How great the feeling is when the sun finally shines. Ranchers and small farmers alike are haying as though the rain may return.
And their hope is that there is enough drying time to get some of it baled.
To say the least, it is nerve wracking waiting for the sun, when the crop is ripe. We know that with each passing day, the nutritional value of the hay goes down.
Simply put, the protein content (necessary for animal growth) goes down, the carbohydrate content goes up with maturity (good for energy in the winter), the sugar part of the carbs drops off making the fattening of the animals slow down.
People who have horses may like the fact that the hay has less sugar content as they don’t want their horses too fat, or worse they don’t want overfeeding which can result in foundering where the fast growth of the hooves can result in injury to the feet.

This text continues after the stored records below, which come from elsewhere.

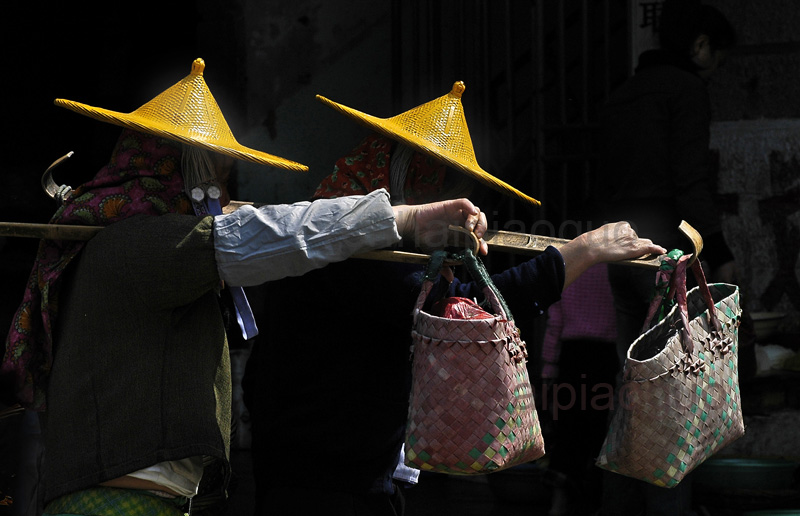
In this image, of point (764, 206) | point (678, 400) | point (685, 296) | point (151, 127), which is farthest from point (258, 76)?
point (678, 400)

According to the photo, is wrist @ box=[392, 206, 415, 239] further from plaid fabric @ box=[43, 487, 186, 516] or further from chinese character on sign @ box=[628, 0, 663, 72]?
chinese character on sign @ box=[628, 0, 663, 72]

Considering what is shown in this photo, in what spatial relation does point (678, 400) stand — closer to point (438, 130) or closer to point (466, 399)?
point (466, 399)

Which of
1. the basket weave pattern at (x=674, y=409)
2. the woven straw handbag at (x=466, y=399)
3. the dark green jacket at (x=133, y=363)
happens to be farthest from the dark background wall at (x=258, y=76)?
the dark green jacket at (x=133, y=363)

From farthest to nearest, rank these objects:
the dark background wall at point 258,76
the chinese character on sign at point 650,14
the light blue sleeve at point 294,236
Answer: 1. the dark background wall at point 258,76
2. the chinese character on sign at point 650,14
3. the light blue sleeve at point 294,236

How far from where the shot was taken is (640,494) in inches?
168

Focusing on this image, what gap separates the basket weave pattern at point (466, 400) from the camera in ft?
7.74

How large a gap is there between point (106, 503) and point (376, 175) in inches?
41.7

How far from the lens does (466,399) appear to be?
2.36 metres

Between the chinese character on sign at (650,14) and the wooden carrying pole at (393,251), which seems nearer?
the wooden carrying pole at (393,251)

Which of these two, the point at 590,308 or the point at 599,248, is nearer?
the point at 599,248

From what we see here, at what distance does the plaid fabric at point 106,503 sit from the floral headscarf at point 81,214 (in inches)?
12.3

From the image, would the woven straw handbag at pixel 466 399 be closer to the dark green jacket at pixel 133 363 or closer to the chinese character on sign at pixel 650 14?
the dark green jacket at pixel 133 363

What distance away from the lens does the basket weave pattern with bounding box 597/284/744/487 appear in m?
2.63

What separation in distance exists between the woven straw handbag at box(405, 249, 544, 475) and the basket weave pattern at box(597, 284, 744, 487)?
0.40 metres
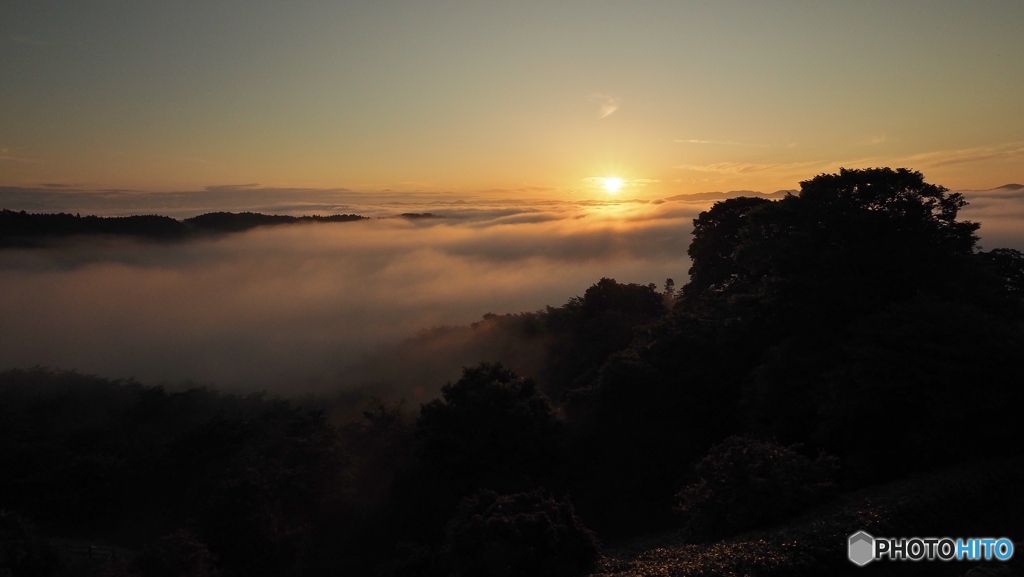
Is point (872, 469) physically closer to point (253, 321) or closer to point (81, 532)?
point (81, 532)

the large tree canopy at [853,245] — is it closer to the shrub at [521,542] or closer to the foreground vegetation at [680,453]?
the foreground vegetation at [680,453]

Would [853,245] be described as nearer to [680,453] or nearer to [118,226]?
[680,453]

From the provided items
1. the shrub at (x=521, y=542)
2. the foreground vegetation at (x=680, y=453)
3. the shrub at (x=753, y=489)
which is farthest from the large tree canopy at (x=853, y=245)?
the shrub at (x=521, y=542)

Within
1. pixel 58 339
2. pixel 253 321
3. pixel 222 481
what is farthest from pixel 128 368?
pixel 222 481

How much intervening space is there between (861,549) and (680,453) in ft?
34.1

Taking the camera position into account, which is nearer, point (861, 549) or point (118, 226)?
point (861, 549)

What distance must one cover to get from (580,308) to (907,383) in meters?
29.4

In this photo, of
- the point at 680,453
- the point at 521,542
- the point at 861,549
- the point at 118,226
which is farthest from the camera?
the point at 118,226

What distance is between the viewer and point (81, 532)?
887 inches

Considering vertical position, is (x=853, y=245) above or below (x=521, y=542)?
above

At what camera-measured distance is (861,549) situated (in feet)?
35.9

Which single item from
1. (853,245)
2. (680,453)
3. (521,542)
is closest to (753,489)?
(521,542)

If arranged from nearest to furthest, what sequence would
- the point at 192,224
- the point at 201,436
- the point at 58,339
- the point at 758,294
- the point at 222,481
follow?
1. the point at 222,481
2. the point at 758,294
3. the point at 201,436
4. the point at 58,339
5. the point at 192,224

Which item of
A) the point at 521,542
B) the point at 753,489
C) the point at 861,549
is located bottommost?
the point at 521,542
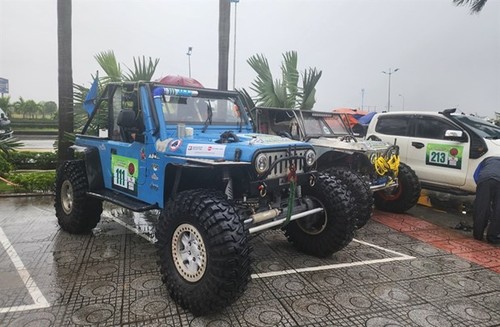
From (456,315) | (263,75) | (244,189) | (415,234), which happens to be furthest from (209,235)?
(263,75)

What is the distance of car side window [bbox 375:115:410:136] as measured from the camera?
307 inches

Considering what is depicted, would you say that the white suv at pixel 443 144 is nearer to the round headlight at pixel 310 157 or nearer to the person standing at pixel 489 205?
the person standing at pixel 489 205

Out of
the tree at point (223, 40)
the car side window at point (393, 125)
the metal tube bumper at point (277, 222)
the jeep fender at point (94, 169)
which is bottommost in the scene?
the metal tube bumper at point (277, 222)

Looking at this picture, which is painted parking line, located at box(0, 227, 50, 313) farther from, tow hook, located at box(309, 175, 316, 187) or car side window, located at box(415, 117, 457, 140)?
car side window, located at box(415, 117, 457, 140)

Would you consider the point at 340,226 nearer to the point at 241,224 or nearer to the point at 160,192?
the point at 241,224

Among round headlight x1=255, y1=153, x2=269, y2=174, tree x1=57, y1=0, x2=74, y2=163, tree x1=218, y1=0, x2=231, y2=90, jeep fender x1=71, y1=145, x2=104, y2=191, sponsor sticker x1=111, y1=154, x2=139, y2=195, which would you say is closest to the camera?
round headlight x1=255, y1=153, x2=269, y2=174

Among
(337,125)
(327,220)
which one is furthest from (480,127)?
(327,220)

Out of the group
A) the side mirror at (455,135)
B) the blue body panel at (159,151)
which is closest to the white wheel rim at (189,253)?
the blue body panel at (159,151)

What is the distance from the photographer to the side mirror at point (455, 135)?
6650 mm

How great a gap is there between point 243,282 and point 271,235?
7.95ft

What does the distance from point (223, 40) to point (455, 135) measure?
208 inches

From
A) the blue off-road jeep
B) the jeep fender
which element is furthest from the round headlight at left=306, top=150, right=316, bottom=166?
the jeep fender

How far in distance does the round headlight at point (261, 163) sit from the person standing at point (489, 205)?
3.76 m

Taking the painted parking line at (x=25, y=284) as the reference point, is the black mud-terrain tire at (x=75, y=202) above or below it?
above
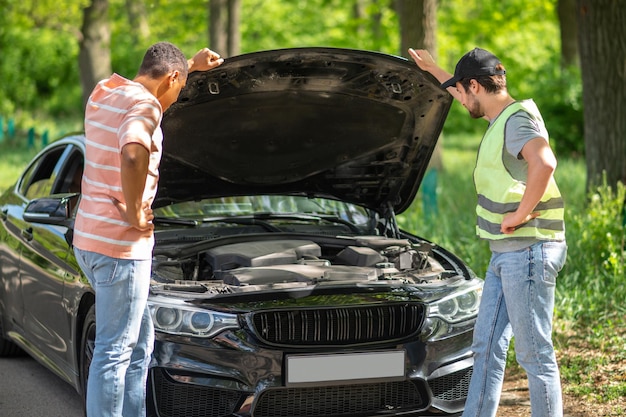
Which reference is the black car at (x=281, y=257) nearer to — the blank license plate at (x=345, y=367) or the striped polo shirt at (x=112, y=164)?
the blank license plate at (x=345, y=367)

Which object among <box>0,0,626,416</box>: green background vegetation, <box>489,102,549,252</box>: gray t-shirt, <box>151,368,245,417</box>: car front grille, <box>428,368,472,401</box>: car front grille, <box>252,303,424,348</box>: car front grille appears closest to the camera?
<box>489,102,549,252</box>: gray t-shirt

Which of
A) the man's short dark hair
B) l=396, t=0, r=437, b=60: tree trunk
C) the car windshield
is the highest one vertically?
l=396, t=0, r=437, b=60: tree trunk

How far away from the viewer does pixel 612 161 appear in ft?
31.6

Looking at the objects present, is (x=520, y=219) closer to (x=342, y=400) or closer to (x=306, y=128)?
(x=342, y=400)

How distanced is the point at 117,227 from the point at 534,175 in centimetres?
177

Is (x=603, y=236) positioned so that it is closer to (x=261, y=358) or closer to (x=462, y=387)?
(x=462, y=387)

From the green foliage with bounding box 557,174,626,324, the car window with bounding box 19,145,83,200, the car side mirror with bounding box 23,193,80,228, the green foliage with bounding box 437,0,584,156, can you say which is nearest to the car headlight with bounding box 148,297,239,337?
the car side mirror with bounding box 23,193,80,228

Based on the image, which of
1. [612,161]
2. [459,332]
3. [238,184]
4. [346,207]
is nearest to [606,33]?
[612,161]

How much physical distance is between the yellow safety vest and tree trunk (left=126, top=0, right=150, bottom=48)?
32.5 metres

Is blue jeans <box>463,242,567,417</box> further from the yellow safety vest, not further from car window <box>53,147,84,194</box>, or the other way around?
car window <box>53,147,84,194</box>

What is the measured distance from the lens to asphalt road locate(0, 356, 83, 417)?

Ranchers who want their mother cows or growing yearlings to have a high level of protein for growth want the early cut hay or haylage so if the business is big enough to afford it or financially justify it, they have what we call “ silage” or “haylage” equipment.
Such equipment allows a very short drying period—plus or minus a day—before they can wrap it or put it in plastic tubes like sausage. Silos can be used as well and a simple pit in the ground into which chopped or unchopped hay can become the silo.
If the farmer has corn or some other grain crops these pits or rows on the surface can be covered with plastic or sawdust keeping the air out.
The ensiling process utilizes the naturally occurring anaerobic microorganisms for the fermentation.
Haylage is usually just the grasses and some legumes like alfalfa or clover, whereas silage technically refers to a grain or corn which is richer feed, often necessary for milking cows in dairies, or growing beef animals.
However, as a general term “silage” in rancher everyday language may refer to any hay crop that is fermented as a preservation technique.
Some crops (Lower Mainland, Peace River, prairie provinces) such as peas or soybeans might have straw left over after the seeds are thrashed out of the plants.
It similar to the straw from grain crops and is often the basic inexpensive cattle feed which make the cattle industry on the prairies a lower cost area to grow cattle.
Here in the Cariboo -Chilcotin, if we have any advantage or strength it is a relative abundance of forage grasses in our pasture and on the range lands.
We have to base our industry on this advantage in order to keep our costs down.
David Zirnhelt is a rancher and member of the Cariboo Cattlemen’s Association.
He is also chair of the Advisory Committee for the Applied Sustainable Ranching Program at TRU.